▸ **WORK REQUIRED**
Write out all of the data exactly as it appears.

▸ **ENTRIES**
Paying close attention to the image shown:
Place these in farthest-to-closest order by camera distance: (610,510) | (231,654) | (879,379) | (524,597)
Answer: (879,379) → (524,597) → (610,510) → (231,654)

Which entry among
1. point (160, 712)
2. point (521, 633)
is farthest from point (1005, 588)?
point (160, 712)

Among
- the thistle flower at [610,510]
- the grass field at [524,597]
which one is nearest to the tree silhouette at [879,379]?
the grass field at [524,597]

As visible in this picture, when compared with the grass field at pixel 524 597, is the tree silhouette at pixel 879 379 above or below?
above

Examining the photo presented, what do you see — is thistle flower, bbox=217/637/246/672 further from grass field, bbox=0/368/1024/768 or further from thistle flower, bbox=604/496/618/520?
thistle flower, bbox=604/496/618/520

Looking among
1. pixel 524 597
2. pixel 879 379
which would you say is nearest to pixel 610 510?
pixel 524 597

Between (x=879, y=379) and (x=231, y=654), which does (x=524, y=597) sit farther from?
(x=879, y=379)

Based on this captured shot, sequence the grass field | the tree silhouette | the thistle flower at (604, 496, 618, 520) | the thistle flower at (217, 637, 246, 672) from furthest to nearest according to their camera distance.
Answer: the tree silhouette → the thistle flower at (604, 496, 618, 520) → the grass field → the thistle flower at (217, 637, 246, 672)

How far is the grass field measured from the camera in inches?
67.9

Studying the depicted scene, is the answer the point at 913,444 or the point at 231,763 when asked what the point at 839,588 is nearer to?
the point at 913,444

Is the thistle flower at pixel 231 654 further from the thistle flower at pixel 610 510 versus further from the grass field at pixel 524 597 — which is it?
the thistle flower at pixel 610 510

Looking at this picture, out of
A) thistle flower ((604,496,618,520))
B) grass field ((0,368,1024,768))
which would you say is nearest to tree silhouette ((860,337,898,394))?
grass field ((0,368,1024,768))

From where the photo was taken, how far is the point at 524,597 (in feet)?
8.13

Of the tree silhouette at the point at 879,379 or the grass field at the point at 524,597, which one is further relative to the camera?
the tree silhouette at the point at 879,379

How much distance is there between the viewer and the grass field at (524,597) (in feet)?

▸ **SOLUTION TO THIS TASK**
Paying close attention to the image shown:
Place these in farthest-to-closest order by camera distance: (610,510) | (231,654) | (879,379) | (524,597)
Answer: (879,379) → (524,597) → (610,510) → (231,654)

Which entry among
1. point (160, 712)
2. point (521, 633)
is farthest from point (1005, 588)?
point (160, 712)

Among
- the thistle flower at [610,510]
- the grass field at [524,597]
which one is nearest to the tree silhouette at [879,379]?
the grass field at [524,597]

As visible in this picture, when compared with the grass field at pixel 524 597, is the tree silhouette at pixel 879 379 above or below?
above

Examining the photo presented, what do you see — is thistle flower, bbox=217/637/246/672 further from grass field, bbox=0/368/1024/768 or further from thistle flower, bbox=604/496/618/520?
thistle flower, bbox=604/496/618/520

Looking among
1. pixel 524 597
2. pixel 879 379
which would you say is nearest to pixel 610 510?
pixel 524 597

Between (x=879, y=379) and (x=231, y=654), which does (x=524, y=597) sit farther from?
(x=879, y=379)

Based on this captured shot, sequence the grass field | the tree silhouette | the thistle flower at (604, 496, 618, 520) | the thistle flower at (217, 637, 246, 672) from furthest to nearest according to their camera distance.
Answer: the tree silhouette → the thistle flower at (604, 496, 618, 520) → the grass field → the thistle flower at (217, 637, 246, 672)

How far is the grass field measured from the camera in inches?
67.9

Studying the depicted scene, is the answer the point at 913,444 or the point at 231,763 when asked what the point at 839,588 is nearer to?
the point at 913,444

Is the thistle flower at pixel 231 654 further from the thistle flower at pixel 610 510 versus further from the grass field at pixel 524 597 — which is it?
the thistle flower at pixel 610 510

Looking at this picture, out of
A) thistle flower ((604,496,618,520))
B) grass field ((0,368,1024,768))
which would you say is nearest to tree silhouette ((860,337,898,394))?
grass field ((0,368,1024,768))

From where the photo was taken, how far is the point at 524,597 (in feet)?
8.13

Of the tree silhouette at the point at 879,379 or the grass field at the point at 524,597, which one is further relative to the camera?
the tree silhouette at the point at 879,379

How much distance is there between the viewer and the grass field at (524,597) (in feet)?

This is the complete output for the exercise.